Je suppose qu’il est devenu banal de déplorer l’obscurité des essais et dialogues de Kassner. Elle est pourtant la garantie de leur pouvoir, et ne saurait traduire, à mon avis, qu’une intention profondément délibérée. Car il s’agit ici d’une maïeutique, s’exerçant sur les mythes de l’âme. Je parlais tout à l’heure d’ellipses « saisissantes », et c’était au sens littéral, non pathétique, de l’adjectif. L’ellipse de pensée n’est nullement, chez Kassner, un procédé de rhétorique, une manière de sauter les évidences ou platitudes intermédiaires. Elle est un acte de vision.
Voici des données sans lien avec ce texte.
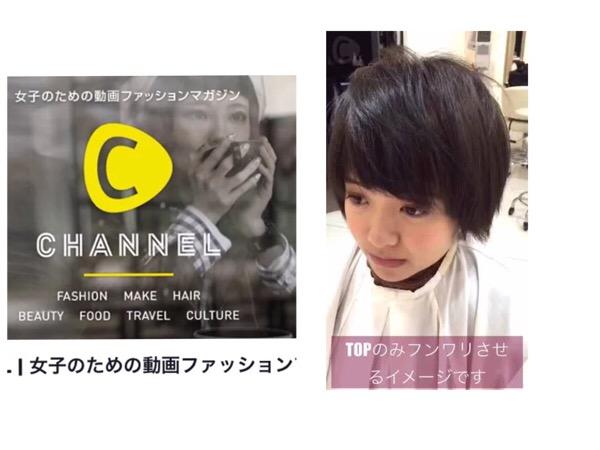 【C Channelで更新】【スタイリング苦手女子必見】ショートヘアの乾かし方を現役美容師が伝授!!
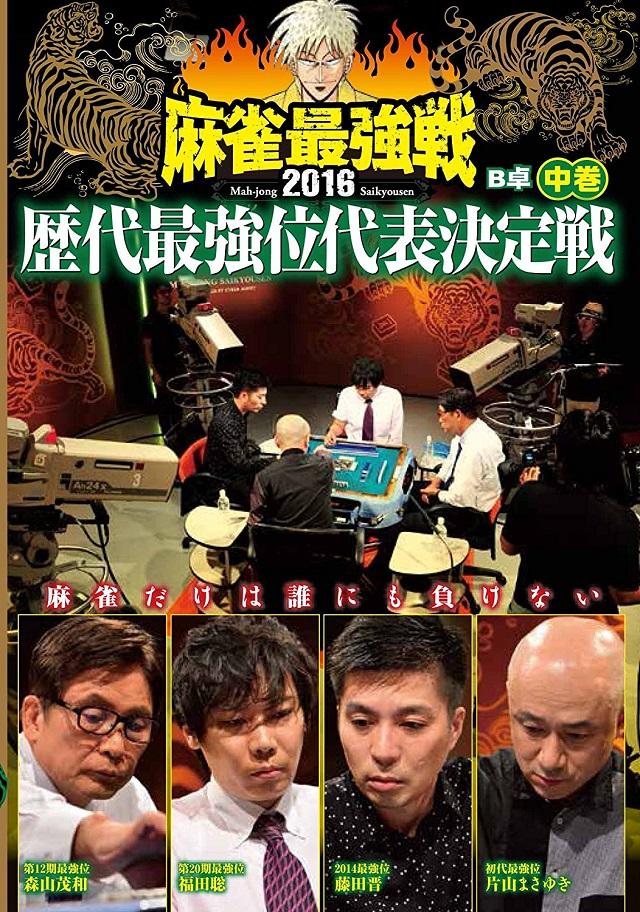 1202_rekidaisaikyoui_chu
Nous montrant d’un seul coup, sans transition, plusieurs objets que la coutume sépare, non seulement elle oblige à les voir d’un œil neuf, mais encore elle excite à découvrir l’angle particulier sous lequel a pu les voir, proches ou confondues, son auteur. (Cet angle de vision étant son vrai « message ».) Elle propose donc à l’imagination un exercice spirituel, assez analogue, il me semble, à ceux qu’imposent aux néophytes les moines bouddhistes de la secte du zen.

Le thème profond, omniprésent, de l’œuvre, c’est le problème du Dieu-homme, d’où naît celui de la personne, générateur de l’Occident. Problème ambigu s’il en fût, et qui échappe par définition à la pensée systématique et discursive : point de réponse rationnelle au « cur deus homo » de saint Anselme. Kassner gravite autour de ce mystère, l’approche par le moyen de paraboles, de questions, de comparaisons. De quels autres moyens disposons-nous, qui soient ordonnés à cette fin ? Ce sont moyens de poésie, c’est-à-dire d’âme. « La faculté principale de l’âme est de comparer » remarque Montesquieu, et il ajoute : « Ce qui fait ordinairement une grande pensée, c’est lorsqu’on dit une chose qui en fait voir un grand nombre d’autres, et qu’on nous fait découvrir tout d’un coup ce que nous ne pouvions espérer qu’après une grande lecture. » Ainsi Kassner, dans ses dialogues. Chaque interlocuteur y atteint, tour à tour, à l’expression la plus virulente de sa vérité, et chacun nous convainc si bien que la conclusion ne saurait être qu’implicite et comme transcendante à l’échange.

Ainsi s’opposent et se comparent, dans ces dialogues, mesure antique et démesure moderne, ou les grandes intuitions tautologiques de l’Inde : par leurs images plutôt que leurs concepts ; sans conclusion. Mais l’angle de vision s’est imposé. Et l’imagination, irrésistiblement, s’oriente vers le mystère crucial.

S’agirait-il d’une théologie ? Certainement non. Kassner veut voir. D’une gnose alors ? On pourrait le penser. Mais ceux qui se font de la poésie une idée finalement plus favorable au « Livre de Job » et aux proverbes zen qu’à Lamartine ou même à Rilke, reconnaîtront dans les dialogues et les paraboles de Kassner son irréfutable présence.